Calculus 4: Gradient Descent in 1‑D — Your First Training Loop

2025‑05‑27 · Artintellica

“Every deep‑learning optimizer is just a smarter cousin of simple gradient descent.”

1 · The Toy Loss Function

We’ll minimize

f(x)=x^{4}-3x^{2}+2,

whose derivative is

f'(x)=4x^{3}-6x.

It has a global minimum near $x\approx 1.225$ and a local maximum at $x=0$ . Great playground for seeing overshoot and learning‑rate trade‑offs.

2 · Gradient‑Descent Update Rule

For a scalar parameter $x$ ,

x_{k+1}=x_{k}-\eta\,f'(x_{k}),

where $\eta>0$ is the step size (a.k.a. learning rate).

3 · Python Demo — Comparing Step Sizes

# calc-04-optim-1d/gradient_descent_1d.py
import torch, math, matplotlib.pyplot as plt
torch.set_default_dtype(torch.float64)

# ---- 1. define f and its grad ---------------------------------------
def f(x):
    return x**4 - 3*x**2 + 2

def grad_f(x):
    return 4*x**3 - 6*x

# ---- 2. experiment settings -----------------------------------------
etas = [0.01, 0.1, 0.5]          # small, medium, too‑large
n_steps = 40
x0 = torch.tensor( -2.5 )        # start left of the bowl

histories = {}                   # store (xs, fs) per eta

for eta in etas:
    x = x0.clone()
    xs, fs = [], []
    for _ in range(n_steps):
        xs.append(float(x))
        fs.append(float(f(x)))
        x = x - eta * grad_f(x)
    histories[eta] = (xs, fs)

# ---- 3. plot trajectories -------------------------------------------
plt.figure(figsize=(6,4))
for eta, (xs, fs) in histories.items():
    plt.plot(xs, fs, marker='o', label=f"η={eta}")
plt.xlabel("x"); plt.ylabel("f(x)")
plt.title("Gradient‑descent paths for different step sizes")
plt.legend(); plt.tight_layout(); plt.show()

# ---- 4. print final positions ---------------------------------------
for eta, (xs, fs) in histories.items():
    print(f"η={eta:4}  →  final x={xs[-1]: .4f}, f={fs[-1]: .6f}")

Typical output

η=0.01  →  final x= 1.1004, f=0.802419
η=0.1   →  final x= 1.2237, f=0.802341   (near optimum)
η=0.5   →  final x=-2.0363, f=6.549040   (diverged/oscillated)

And the plot shows:

η = 0.01 — slow crawl; still descending.
η = 0.1 — sweet‑spot; zooms to the global minimum then flattens.
η = 0.5 — overshoots, bounces, even climbs uphill (loss ↑).

4 · Lessons that Generalize to Deep Learning

Observation	Deep‑Learning Analogy
Too‑small η: slow convergence.	Training loss plateaus, epochs drag on.
Just‑right η: reaches minimum quickly.	Good default LR (e.g. 1e‑3 for Adam).
Too‑large η: divergence or oscillation.	“NaN in loss,” exploding gradients, need LR decay or gradient clipping.

5 · Optional: Autograd Version

Want PyTorch to compute gradients for you?
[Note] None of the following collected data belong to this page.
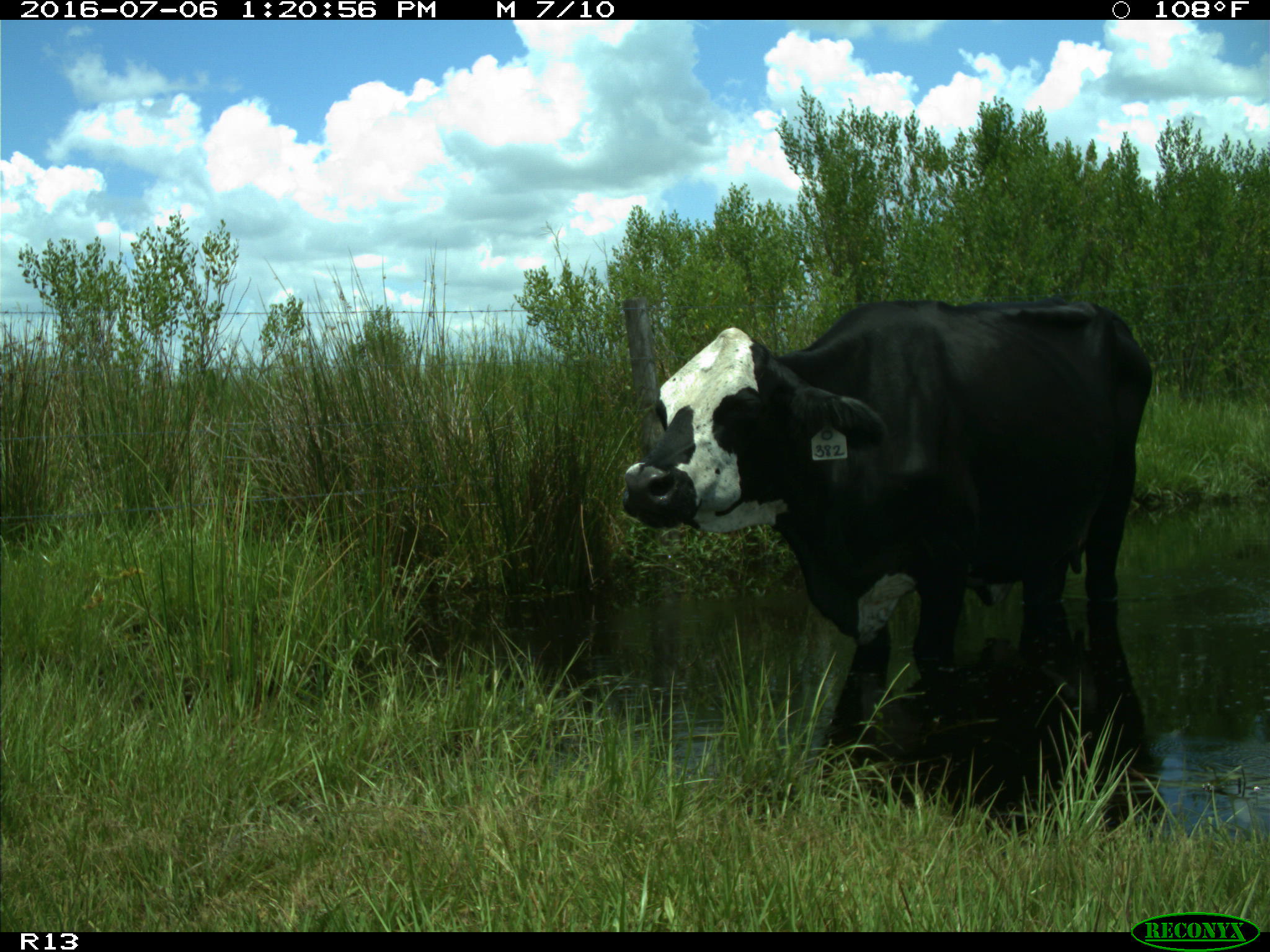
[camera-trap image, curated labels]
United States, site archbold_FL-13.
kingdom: Animalia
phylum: Chordata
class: Mammalia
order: Artiodactyla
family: Bovidae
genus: Bos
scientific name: Bos taurus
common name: domestic cow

Replace grad_f(x) by:

def grad_f(x):
    x = x.clone().detach().requires_grad_(True)
    fx = f(x)
    fx.backward()
    return x.grad

Exactly what happens inside each layer of a neural network.

6 · Exercises

Momentum — Add a velocity term $v_{k+1}=βv_{k}+∇f(x_k)$ ; show how momentum ( $β=0.9$ ) speeds up the small‑η run.
Adaptive LR — Implement AdaGrad or Adam (1‑D). Compare against fixed η.
Multiple Starts — Run 50 random $x_0$ in $[-3,3]$ ; plot histogram of where each η ends up. Which runs get trapped at the local maximum $x=0$ ?
Line Search — At each step pick η that minimizes $f(x-ηf'(x))$ along the ray; compare iterations needed.